What the most visibly Jewish actress of her generation can teach us about being ourselves—and handling tough questions about Israel

by
Rachel Shukert
May 07, 2015
 Natalie Portman in Berlin on February 9, 2015. (Vittorio Zunino Celotto/Getty Images)
Natalie Portman in Berlin on February 9, 2015. (Vittorio Zunino Celotto/Getty Images)

It’s happened to all of us.

You’re at a trendy wine bar or dinner party—a nice one that uses cloth napkins and serves appetizers separately from the main course—when the dreaded “I” word comes up. And no, it’s not “isometrics” or “Ireland Baldwin.” It’s Israel.

At your table, the consensus is that Israel is full of whiny and hypocritical racists and bullies. A tight knot forms in your stomach: Do you assert support for the Jewish State, causing everyone to treat you as some kind of hateful right wing reactionary for the rest of the night? Or do you agree without caveat and feel ashamed of yourself?

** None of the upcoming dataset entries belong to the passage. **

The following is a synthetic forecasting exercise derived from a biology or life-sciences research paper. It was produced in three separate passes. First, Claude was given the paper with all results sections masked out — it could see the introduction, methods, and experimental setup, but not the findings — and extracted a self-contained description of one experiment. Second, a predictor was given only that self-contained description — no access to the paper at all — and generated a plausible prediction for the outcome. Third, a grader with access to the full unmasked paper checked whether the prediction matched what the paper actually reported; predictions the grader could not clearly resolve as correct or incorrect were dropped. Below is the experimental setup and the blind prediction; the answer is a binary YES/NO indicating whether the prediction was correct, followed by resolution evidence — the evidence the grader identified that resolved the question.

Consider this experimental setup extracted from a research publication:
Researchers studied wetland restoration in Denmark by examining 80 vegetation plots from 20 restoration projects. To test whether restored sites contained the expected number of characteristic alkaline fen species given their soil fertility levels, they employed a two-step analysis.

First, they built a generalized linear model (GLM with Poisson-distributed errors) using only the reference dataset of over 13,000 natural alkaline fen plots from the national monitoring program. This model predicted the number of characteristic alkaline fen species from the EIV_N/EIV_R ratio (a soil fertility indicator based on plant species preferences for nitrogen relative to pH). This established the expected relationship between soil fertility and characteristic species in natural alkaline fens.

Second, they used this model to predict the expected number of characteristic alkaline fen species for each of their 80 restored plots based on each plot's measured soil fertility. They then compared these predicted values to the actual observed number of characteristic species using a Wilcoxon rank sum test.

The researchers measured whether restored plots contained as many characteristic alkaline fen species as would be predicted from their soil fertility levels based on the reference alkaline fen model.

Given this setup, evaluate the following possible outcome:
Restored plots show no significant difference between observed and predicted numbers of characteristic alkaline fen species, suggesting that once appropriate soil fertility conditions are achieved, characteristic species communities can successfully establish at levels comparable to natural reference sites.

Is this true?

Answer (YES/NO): YES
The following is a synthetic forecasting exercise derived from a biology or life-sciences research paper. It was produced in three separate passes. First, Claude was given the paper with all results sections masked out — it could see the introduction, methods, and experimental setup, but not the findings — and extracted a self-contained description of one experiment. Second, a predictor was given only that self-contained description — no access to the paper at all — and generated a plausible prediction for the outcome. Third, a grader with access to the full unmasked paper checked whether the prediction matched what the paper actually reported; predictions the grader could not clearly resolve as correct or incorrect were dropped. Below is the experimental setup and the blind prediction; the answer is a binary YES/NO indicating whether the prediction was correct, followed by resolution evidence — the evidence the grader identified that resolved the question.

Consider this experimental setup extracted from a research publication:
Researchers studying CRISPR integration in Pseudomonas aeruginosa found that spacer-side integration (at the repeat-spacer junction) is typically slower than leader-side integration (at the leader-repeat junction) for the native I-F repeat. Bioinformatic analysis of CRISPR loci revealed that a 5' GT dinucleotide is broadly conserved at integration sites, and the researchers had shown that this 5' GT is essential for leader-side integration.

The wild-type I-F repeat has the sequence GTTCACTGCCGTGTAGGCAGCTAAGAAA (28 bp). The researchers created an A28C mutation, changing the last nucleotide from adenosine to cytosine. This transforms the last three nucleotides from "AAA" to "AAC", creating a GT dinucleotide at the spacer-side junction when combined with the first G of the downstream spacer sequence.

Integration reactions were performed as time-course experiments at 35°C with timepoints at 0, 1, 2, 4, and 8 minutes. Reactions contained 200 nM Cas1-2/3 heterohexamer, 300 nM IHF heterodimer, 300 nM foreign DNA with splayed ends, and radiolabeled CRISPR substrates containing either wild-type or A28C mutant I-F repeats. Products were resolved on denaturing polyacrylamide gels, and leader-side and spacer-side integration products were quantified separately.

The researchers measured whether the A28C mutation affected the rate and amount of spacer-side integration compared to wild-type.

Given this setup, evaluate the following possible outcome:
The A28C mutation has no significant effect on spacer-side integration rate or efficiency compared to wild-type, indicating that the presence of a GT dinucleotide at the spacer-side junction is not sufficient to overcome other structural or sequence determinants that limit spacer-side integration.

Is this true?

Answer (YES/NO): NO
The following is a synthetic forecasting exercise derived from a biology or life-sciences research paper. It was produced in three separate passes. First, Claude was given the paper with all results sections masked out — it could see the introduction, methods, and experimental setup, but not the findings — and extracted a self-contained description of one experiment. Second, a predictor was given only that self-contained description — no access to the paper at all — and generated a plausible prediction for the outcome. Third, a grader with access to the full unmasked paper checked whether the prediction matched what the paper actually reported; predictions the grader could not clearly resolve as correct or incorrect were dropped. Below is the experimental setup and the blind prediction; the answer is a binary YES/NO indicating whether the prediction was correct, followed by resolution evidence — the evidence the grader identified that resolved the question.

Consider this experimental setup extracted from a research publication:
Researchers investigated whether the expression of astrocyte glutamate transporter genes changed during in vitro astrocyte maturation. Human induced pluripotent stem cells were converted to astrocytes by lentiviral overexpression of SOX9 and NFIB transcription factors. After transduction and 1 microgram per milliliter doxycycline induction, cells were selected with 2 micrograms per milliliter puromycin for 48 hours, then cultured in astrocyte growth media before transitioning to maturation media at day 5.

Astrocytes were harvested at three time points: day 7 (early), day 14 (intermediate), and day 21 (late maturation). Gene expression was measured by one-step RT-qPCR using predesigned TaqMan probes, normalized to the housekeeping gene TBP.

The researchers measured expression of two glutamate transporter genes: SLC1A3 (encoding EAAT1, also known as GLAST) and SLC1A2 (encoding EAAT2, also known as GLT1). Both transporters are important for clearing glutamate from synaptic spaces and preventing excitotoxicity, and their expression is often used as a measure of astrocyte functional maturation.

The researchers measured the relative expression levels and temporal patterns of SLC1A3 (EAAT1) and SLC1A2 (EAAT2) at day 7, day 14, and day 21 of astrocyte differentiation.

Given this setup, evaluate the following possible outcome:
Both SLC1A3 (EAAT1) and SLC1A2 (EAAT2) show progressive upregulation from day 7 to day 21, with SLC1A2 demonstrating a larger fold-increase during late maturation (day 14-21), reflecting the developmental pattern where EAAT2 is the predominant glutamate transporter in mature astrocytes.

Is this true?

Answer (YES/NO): NO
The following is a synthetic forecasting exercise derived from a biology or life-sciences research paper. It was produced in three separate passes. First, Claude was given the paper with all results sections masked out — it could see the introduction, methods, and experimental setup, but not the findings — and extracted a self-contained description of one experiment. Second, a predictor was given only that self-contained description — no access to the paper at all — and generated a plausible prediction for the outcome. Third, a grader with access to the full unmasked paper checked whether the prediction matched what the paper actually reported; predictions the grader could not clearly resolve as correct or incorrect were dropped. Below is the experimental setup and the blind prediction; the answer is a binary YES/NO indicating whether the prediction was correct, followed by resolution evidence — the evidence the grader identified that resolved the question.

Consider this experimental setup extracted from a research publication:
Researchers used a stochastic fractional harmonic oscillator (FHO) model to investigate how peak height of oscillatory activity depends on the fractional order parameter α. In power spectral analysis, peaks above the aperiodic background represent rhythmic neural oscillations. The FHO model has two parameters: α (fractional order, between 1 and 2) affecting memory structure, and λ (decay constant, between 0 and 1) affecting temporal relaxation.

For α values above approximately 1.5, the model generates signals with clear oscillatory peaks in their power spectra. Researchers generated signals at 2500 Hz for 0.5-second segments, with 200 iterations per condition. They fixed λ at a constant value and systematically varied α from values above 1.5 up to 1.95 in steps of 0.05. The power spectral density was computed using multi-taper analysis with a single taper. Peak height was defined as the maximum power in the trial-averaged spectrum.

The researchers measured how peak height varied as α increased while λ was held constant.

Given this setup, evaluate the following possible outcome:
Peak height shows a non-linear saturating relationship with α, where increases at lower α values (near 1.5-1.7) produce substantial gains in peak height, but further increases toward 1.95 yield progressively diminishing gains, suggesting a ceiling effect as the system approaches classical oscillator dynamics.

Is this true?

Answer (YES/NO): NO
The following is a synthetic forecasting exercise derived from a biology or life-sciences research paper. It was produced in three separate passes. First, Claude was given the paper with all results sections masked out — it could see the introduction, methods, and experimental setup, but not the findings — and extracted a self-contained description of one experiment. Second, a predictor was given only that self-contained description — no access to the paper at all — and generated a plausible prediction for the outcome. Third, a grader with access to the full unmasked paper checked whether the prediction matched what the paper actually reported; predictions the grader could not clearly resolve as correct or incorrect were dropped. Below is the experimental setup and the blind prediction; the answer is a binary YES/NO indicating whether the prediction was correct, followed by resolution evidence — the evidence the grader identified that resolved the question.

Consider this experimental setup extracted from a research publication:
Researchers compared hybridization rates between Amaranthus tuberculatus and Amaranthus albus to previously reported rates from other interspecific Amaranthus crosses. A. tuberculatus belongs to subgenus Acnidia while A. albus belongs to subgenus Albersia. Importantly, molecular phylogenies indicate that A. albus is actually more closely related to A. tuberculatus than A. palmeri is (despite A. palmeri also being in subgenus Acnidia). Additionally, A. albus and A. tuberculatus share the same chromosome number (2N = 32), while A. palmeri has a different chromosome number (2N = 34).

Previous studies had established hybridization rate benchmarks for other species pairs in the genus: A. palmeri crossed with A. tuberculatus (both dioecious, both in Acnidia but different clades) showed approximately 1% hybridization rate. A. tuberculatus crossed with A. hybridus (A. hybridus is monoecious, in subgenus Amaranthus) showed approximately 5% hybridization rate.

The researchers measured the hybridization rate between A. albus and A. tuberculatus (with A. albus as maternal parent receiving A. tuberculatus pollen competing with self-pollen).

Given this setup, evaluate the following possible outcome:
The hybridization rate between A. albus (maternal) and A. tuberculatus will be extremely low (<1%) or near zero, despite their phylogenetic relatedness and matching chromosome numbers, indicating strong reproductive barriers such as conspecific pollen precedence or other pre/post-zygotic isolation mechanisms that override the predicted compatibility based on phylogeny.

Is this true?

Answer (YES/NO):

Either way, you’re coerced into asserting something you don’t totally agree with. So you excuse yourself to the bathroom and hope that when you come back they’ll be talking about The Real Housewives.

Or! You’re in the same situation, but this time with a bunch of Jews (probably your family) who are extremely worried about the plight of their brethren in Paris, where anti-Semitism has become a major concern. Obviously, Jews aren’t safe there! Obviously, they need to emigrate immediately! Obviously, this is 1938 all over again!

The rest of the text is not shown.